What this package does NOT do (yet)

  • Reply tracking. v0.2 will integrate Gmail IMAP / MCP to surface inbound replies. Today you check Gmail manually.
  • LinkedIn / Bluesky / X DM channels. Email-only. Other channels require your hands.
  • Pipeline shapes beyond outreach. Content production, code maintenance, and research pipelines are roadmap.
  • Multi-agent specialist nodes. v0.1 is a single-sender pipeline. The multi-agent version with handoff protocols comes after the v0.1 shape settles.

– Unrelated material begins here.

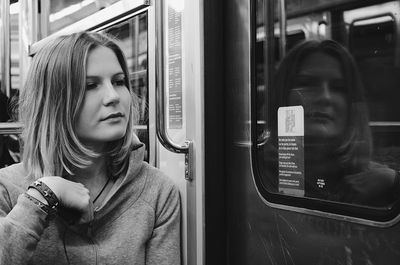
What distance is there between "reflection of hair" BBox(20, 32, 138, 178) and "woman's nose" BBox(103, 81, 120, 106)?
0.28 feet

Related packages in the kernel.chat stack

| Package | Discipline | License | |---|---|---| | @kernel.chat/agent-os | agent-OS — system primitives | Apache-2.0 | | @kernel.chat/kbot-finance | provenance engineering — substrate | Apache-2.0 | | @kernel.chat/kbot-orchestrator (this) | orchestration engineering — pipelines | MIT | | @kernel.chat/kbot | the agent itself | MIT |

Discipline context

Orchestration engineering is one of six disciplines mapped in the agentic engineering field reference. kernel.chat now holds three of those six: provenance engineering, agent-OS, and orchestration engineering. The other three (skill curation, evaluation, operations) are open to whoever names them first.

License

MIT. See LICENSE.

The accompanying ROLE.md is CC BY 4.0. Fork it, improve it, adopt it in your own JDs and onboarding docs.